Your data is uploaded over an encrypted connection. The data itself is not encrypted, but the “pipe” is secure. This is similar to how your bank transmits your financial information when you view your accounts or make transactions online. Once the data gets to Dropbox’s servers, it is encrypted and stored. That means Dropox technically has the key to your data. Ordinarily, it only uses that key when you ask it to, such as when you upload or download data using your utility, or when you log into the website to view your files in a browser. Of course, Dropbox will also decrypt your files pursuant to a subpoena or court order.

For some people, the fact that Dropbox keeps the encryption key is unacceptable. It does not bother me, because I figure I would have to give up my data if it were subpoenaed or if a court ordered me to, too. I also want the extra features, like the ability to access my files from a browser, and the ability to let third-party software store data in my Dropbox account. (Lots of mobile apps give you the option to do this — and it makes mobile apps far more useful. John Gruber even believes Apple should buy Dropbox, because iOS is nowhere near as good without it.)

But if that is a dealbreaker, you can get more security and sync your files.
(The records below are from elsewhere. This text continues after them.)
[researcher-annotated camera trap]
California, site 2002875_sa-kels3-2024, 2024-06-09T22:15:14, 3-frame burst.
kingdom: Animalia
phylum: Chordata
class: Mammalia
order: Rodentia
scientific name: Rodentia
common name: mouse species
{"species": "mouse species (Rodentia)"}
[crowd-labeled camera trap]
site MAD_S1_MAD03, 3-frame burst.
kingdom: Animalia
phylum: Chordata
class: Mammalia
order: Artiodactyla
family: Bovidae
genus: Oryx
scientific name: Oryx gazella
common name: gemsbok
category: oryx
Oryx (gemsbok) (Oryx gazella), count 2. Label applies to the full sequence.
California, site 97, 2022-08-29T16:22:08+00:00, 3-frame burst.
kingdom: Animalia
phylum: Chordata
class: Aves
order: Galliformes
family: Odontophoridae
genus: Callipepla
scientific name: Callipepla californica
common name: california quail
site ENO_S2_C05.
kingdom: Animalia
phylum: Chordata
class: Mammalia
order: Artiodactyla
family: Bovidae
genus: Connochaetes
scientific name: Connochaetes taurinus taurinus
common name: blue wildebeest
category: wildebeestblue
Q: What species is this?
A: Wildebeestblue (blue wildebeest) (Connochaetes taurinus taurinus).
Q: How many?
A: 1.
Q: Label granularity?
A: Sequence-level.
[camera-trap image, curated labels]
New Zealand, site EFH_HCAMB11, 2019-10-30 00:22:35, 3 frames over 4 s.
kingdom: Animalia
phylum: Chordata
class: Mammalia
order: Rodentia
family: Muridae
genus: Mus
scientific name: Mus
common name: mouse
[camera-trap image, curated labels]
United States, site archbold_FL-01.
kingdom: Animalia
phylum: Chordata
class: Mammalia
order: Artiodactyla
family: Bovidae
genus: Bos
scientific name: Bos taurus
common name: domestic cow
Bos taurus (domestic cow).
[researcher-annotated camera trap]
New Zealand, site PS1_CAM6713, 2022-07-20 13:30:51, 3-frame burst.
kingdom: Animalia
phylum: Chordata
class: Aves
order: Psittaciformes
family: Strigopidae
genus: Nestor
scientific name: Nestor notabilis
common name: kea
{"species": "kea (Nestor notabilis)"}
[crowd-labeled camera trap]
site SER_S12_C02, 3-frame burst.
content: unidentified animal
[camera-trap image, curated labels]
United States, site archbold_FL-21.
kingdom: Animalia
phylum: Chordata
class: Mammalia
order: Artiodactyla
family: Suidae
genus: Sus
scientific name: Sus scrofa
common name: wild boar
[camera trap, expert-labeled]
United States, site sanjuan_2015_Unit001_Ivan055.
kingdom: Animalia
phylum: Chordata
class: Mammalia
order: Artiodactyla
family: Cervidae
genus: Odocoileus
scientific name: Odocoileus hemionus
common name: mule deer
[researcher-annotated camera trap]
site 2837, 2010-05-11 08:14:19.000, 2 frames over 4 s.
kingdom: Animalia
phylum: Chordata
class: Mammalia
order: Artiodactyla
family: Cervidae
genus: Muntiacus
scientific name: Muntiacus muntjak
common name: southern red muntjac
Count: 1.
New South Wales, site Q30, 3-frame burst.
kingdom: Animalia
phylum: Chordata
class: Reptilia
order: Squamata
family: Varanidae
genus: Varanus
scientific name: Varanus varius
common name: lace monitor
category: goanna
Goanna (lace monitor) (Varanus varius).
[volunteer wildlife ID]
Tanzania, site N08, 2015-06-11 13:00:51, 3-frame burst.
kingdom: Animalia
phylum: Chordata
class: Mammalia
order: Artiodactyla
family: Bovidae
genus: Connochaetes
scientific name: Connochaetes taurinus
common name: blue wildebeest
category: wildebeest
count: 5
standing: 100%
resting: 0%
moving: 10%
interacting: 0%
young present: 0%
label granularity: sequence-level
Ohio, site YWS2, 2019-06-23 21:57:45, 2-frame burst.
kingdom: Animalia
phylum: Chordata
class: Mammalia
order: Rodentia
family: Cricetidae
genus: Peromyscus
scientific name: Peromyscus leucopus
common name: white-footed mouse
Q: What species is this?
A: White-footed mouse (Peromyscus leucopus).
If you fear a subpoena of your data more than I obviously do, check out Mark Bennett’s post at Defending People.

Do you need more security?

If you just can’t stomach the idea of trusting Dropbox with your data, but you still want to be able to sync your data, there are alternatives. You could use SpiderOak or Wuala. Neither gives you anything like the full range of features you get from Dropbox, but they do encrypt your files before uploading them, which means only you can decrypt them.

Before you decide to go with SpiderOak or Wuala “just to be safe,” consider a few things. First, Dropbox is huge, and it has been tested. I am fairly sure Dropbox is a huge target for mailicious hackers, but it has so far had only minor problems. I am satisfied with its performance under fire, which is why I still trust Dropbox with my files.

Second, no matter which service you choose, anyone with your username and password will be able to access your files. When it comes to people who do not know your username and password, SpiderOak and Wuala are theoretically safer only from those who might be able intercept your data in transit. This is because they essentially double-encrypt your data in transit, while Dropbox only encrypts the pipe through which your data is transmitted, not the data itself. Since Dropbox stores your data encrypted, your data is just as secure sitting on Dropbox’s servers as on SpiderOak’s or Wuala’s.

Finally, if SpiderOak and Wuala are handed a subpoena or a court order for your data, they can only hand over the encrypted files, which will not be particularly useful to anyone. If you are the sort of person who would fight such a subpoena, this would give you the option to do so. I am not sure how hard Dropbox would fight (if at all) before handing over your data, or if they give you notice in time to fight it yourself.

Oh, and one last thing. Consider how many people have a “key” to your data now. If you do not encrypt your hard drive, that includes anyone who could walk off with your laptop. At a minimum, it includes everyone with access to your computer. It also includes everyone with a physical key to your office.

In short, before you worry too much about which file sync service to use, make sure you have taken care of the security in your home and office.